Di era tahun 1999-2000 cukup booming perpustakaan mini yang dibangun secara mandiri oleh orang-orang yang peduli pada kelestarian budaya membaca. Perpustakaan mini ini tidak hanya untuk saya pribadi, melainkan saya membukanya untuk umum.
Saat itu saya baru duduk di bangku kelas 5 SD. Hobi membaca dan mengumpulkan buku membuat saya tertarik untuk membuka perpustakaan mini di rumah. Selain buku ada pula koleksi majalah bobo dan tabloid fantasi yang kala itu marak di kalangan anak-anak sekolah.
Mekanisme penyewaan buku di perpustakaan sekolah saya aplikasikan di perpustakaan mini yang ada di rumah. Mereka yang mau menyewa harus membuat kartu anggota yang bisa didapatkan secara cuma-cuma alias gratis. Kartu anggotanya juga dibuat cukup sederhana, hanya bermodalkan kertas karton yang dipotong segi empat seukuran KTP kemudian dilaminating.
Untuk anggota yang membaca di tempat, saya tidak pungut biaya, tapi jika bukunya dibawa pulang maka harus membayar 2000 rupiah. Dengan perincian 1000 uang sewa dan 1000 untuk deposit. Jika bukunya sudah dikembalikan maka uang deposit akan saya kembalikan juga. Jika menyewa lebih dari sehari, dikenakan biaya 500 per harinya.
Peminatnya kala itu terbilang lumayan. Ada yang tetangga sekitar rumah, ada pula teman-teman sekolah. Biasanya mereka justru lebih tertarik membaca komik dan majalah. Mungkin karena gambar-gambar ilustrasi membuatnya lebih eye catching. Ide ini akhirnya diikuti beberapa teman lain. Kemudian bermunculan 3-4 perpustakaan mini lain dengan koleksi buku yang lebih beragam.

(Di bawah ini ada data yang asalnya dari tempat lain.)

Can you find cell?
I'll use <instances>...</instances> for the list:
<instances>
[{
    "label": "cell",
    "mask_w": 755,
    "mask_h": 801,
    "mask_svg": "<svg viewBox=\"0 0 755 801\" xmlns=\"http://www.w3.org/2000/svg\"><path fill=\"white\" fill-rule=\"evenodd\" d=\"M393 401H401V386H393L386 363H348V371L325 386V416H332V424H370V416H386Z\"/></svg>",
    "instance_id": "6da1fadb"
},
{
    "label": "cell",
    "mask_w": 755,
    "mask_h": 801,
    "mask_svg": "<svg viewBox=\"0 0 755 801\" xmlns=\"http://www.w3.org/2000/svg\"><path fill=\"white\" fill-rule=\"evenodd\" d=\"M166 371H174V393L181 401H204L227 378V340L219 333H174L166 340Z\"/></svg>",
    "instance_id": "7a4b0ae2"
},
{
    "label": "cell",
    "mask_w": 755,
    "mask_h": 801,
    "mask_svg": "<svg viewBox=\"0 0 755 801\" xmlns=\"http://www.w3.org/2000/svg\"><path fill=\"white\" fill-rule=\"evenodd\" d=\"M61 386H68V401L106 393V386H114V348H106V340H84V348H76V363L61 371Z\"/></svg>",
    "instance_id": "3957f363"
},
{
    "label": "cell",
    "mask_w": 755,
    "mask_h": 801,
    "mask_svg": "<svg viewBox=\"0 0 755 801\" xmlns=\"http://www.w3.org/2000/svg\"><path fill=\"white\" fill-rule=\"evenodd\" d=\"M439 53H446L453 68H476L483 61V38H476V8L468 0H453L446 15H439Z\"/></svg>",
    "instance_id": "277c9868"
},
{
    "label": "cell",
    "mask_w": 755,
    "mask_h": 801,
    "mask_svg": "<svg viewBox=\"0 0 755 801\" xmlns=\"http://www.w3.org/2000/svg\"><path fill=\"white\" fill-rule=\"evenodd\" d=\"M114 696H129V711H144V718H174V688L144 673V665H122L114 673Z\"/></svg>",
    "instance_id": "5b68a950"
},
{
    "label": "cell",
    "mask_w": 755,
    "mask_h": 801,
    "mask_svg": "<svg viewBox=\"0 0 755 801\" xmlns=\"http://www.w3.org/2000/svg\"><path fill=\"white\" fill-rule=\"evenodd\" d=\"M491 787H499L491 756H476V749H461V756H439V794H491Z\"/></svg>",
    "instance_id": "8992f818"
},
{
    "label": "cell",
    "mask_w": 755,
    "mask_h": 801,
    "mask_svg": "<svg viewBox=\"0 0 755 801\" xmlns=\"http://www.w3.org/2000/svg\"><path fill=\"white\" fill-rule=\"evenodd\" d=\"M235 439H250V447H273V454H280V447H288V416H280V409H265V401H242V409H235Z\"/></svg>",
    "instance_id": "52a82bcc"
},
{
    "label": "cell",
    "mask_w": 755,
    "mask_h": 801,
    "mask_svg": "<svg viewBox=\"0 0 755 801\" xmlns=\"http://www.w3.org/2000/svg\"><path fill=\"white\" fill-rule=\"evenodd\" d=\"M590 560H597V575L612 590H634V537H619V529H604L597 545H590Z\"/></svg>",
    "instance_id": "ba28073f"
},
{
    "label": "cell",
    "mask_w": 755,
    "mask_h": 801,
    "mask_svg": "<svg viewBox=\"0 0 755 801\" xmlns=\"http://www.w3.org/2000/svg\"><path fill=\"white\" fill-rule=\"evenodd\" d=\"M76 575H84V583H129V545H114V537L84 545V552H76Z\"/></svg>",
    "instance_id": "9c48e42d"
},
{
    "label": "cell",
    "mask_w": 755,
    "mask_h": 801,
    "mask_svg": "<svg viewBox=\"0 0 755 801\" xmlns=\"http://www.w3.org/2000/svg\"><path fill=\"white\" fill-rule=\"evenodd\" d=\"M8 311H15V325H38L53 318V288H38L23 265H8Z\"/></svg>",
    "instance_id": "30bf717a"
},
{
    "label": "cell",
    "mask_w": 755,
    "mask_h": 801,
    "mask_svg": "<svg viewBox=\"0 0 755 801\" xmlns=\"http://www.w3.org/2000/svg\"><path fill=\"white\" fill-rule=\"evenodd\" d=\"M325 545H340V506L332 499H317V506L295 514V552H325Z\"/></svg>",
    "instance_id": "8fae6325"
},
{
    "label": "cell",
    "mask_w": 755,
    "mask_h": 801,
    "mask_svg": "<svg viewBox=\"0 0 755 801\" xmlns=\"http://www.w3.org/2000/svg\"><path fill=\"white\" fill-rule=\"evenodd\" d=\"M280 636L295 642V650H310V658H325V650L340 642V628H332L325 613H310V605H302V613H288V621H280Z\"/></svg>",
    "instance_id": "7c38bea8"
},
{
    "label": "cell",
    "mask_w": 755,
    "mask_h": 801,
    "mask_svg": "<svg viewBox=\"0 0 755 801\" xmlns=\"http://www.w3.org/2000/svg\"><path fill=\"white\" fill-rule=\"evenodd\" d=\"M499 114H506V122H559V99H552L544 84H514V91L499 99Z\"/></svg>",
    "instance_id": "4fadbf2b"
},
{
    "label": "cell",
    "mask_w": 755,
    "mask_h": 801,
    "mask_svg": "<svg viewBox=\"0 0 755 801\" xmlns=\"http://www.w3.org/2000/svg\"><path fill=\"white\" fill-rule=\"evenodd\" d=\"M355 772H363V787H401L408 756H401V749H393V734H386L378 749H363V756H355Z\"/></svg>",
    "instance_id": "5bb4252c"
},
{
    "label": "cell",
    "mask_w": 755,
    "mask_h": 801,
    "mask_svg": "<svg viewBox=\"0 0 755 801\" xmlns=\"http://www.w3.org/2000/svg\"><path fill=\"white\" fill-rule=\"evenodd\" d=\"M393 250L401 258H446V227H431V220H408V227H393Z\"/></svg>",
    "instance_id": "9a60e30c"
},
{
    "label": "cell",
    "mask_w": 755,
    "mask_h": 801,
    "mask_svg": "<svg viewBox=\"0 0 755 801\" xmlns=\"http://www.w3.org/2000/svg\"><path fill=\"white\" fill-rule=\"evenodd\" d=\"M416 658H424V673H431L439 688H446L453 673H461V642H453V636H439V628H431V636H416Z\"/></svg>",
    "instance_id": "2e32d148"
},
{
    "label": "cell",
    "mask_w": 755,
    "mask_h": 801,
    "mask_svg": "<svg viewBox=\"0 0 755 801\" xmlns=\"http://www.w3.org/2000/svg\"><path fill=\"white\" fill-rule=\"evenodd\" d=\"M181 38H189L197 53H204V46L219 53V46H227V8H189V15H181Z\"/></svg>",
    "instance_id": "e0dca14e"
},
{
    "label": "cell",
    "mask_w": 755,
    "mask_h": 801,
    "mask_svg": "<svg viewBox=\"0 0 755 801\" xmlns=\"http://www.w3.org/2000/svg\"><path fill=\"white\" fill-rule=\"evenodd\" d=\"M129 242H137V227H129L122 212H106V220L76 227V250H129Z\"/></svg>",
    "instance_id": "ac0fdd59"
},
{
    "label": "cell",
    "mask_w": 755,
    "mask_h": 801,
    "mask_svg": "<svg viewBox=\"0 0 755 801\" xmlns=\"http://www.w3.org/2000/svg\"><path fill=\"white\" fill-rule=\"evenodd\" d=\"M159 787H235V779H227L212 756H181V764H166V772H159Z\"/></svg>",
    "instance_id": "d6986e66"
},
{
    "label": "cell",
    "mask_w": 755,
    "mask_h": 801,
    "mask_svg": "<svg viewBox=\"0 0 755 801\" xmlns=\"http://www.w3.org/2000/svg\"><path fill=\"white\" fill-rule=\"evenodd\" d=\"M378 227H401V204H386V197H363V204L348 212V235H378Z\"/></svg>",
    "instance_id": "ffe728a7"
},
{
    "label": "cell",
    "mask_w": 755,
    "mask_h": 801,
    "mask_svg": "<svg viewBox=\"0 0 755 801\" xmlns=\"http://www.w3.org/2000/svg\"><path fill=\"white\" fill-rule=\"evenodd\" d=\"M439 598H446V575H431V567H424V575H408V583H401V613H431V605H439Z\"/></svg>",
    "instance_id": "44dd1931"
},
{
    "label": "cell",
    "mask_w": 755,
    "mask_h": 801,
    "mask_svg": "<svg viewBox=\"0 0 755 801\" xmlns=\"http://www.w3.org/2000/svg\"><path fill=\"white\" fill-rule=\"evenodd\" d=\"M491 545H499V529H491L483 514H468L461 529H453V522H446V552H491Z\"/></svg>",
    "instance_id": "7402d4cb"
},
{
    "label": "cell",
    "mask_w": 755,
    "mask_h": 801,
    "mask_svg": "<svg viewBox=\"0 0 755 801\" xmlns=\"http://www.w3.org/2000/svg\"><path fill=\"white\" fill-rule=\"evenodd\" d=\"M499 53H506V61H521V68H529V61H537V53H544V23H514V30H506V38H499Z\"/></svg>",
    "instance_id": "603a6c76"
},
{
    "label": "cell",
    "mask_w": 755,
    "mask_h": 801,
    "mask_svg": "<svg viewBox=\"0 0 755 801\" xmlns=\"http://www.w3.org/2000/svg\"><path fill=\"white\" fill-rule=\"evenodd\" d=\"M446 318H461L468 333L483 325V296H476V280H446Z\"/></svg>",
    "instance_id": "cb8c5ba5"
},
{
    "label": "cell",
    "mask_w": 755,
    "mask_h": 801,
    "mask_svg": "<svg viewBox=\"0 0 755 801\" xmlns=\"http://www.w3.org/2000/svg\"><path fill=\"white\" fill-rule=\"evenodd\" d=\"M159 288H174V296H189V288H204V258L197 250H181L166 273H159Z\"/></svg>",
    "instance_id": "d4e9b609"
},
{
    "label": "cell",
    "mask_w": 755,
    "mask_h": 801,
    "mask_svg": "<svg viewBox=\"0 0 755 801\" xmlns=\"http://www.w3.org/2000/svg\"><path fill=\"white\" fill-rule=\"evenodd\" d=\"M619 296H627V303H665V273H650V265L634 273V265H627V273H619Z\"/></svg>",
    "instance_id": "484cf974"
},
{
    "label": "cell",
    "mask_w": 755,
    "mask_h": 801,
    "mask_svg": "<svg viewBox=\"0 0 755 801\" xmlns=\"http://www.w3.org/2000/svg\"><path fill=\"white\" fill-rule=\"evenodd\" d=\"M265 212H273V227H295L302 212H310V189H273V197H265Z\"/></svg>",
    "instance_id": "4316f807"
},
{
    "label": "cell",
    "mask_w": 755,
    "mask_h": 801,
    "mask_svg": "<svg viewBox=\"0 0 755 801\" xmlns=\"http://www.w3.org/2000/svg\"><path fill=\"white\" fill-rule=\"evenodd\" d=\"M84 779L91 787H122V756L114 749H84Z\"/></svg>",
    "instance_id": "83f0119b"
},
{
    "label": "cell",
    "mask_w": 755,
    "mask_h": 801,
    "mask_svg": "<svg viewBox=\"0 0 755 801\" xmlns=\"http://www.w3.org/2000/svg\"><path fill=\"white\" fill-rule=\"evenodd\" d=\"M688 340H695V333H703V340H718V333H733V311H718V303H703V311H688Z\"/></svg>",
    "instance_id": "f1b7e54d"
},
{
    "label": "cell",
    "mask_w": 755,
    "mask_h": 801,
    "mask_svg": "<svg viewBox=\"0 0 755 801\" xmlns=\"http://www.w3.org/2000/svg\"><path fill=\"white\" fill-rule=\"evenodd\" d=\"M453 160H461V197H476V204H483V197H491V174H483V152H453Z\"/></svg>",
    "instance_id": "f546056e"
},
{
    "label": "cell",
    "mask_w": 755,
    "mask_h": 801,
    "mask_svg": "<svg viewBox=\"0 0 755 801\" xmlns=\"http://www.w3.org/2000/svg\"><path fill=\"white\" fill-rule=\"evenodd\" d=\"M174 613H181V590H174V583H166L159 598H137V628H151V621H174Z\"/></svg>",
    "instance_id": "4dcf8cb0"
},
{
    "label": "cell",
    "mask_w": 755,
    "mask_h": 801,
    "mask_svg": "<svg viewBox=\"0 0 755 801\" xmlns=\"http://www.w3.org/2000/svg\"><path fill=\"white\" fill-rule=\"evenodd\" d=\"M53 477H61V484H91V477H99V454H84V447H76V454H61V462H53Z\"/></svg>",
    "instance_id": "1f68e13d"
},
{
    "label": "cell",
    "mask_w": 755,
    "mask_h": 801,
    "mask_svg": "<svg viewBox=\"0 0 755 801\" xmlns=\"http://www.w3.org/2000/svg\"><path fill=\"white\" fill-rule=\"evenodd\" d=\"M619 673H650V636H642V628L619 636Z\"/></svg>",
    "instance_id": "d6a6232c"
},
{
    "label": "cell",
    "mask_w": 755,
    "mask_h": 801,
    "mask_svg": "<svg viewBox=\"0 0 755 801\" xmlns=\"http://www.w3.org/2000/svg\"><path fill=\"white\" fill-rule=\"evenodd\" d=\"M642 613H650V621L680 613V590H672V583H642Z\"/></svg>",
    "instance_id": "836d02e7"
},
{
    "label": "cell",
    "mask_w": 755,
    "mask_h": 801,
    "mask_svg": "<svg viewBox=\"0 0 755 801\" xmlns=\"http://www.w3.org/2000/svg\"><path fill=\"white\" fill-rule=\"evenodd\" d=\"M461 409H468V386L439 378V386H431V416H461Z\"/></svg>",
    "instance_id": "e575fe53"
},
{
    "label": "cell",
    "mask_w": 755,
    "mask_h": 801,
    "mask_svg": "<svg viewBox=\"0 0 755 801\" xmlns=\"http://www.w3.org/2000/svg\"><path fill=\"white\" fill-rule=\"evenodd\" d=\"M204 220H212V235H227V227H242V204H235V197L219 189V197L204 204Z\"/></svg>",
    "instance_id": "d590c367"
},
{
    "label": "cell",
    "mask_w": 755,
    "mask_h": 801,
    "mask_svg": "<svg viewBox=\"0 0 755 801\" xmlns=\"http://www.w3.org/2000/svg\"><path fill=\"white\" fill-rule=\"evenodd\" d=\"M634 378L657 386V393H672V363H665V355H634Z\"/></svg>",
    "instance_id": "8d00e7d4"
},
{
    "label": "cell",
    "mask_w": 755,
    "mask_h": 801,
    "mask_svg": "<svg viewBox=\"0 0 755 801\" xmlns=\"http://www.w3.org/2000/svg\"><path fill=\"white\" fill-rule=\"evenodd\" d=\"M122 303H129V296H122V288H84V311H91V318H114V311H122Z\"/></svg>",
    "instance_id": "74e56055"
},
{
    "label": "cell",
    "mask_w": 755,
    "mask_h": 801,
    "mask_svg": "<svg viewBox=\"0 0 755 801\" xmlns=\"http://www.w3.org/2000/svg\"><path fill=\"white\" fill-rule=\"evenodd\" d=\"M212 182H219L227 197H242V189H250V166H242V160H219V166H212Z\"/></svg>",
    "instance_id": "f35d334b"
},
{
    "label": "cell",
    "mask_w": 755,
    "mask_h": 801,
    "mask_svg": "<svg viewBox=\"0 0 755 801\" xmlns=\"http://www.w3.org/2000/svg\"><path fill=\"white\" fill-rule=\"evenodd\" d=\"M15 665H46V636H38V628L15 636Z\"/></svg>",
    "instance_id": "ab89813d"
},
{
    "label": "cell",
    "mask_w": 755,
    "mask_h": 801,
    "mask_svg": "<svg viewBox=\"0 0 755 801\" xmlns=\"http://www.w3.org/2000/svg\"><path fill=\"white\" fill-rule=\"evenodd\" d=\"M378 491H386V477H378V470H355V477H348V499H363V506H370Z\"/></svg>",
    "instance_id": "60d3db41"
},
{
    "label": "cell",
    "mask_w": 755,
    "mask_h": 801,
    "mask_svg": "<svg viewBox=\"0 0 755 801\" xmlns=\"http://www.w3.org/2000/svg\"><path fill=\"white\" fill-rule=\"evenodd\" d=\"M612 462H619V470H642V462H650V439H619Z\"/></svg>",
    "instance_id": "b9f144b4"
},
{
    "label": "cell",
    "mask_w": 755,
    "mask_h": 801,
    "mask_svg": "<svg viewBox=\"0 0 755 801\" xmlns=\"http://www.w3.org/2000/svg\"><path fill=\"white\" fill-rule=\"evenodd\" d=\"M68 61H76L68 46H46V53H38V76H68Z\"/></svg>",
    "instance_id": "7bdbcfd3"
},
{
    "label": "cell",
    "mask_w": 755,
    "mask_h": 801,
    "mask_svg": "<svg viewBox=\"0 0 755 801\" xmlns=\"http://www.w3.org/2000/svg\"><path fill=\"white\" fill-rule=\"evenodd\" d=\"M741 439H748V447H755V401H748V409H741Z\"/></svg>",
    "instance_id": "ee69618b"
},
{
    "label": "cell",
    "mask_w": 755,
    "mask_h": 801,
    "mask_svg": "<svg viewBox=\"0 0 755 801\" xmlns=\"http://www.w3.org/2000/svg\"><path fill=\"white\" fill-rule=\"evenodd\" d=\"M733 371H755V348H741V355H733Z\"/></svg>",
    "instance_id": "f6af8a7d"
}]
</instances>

Mulai duduk di bangku SLTP saya mulai tidak ada waktu untuk mengelola perpustakaan mini. Hal itu dikarenakan saya kebagian kelas yang masuk siang dari kelas 1-3.
Belum lagi tiap pagi dan weekend ada ekskul yang saya ikuti, sehingga tidak memungkinkan membagi waktu lagi dengan aktivitas lain. Ditambah menjamurnya warnet-warnet yang tentunya lebih menarik anak-anak usia remaja. Walaupun saat itu internet belum terlalu digunakan untuk mengerjakan tugas sekolah, tapi cukup banyak anak yang cenderung melarikan minat dari buku ke internet.
Hal itu dikarenakan internet menawarkan sesuatu yang lebih dari sekadar bacaan. Jujur, memang untuk sebagian orang, aktivitas membaca buku fisik cukup membosankan.
Melihat dari polanya, perpustakaan mini merupakan salah satu bentuk usaha sosialisasi literasi baca tulis yang dianggap sebagai nenek moyangnya literasi. Di perpustakaan, anak-anak bisa membaca apapun yang mereka suka. Semakin banyak koleksi buku yang tersedia, maka ketertarikan mereka mendatangi perpustakaan akan semakin besar.
Selain itu, membaca secara bersama-sama bisa menimbulkan euforia yang berbeda dari pada membaca sendirian di rumah. Ingat, anak-anak berbeda dengan kita yang sudah dewasa.
Jika kita senang membaca buku dalam situasi yang hening, mereka belum tentu bisa menikmati suasana yang sama. Pada hakikatnya anak-anak itu masih gemar bermain.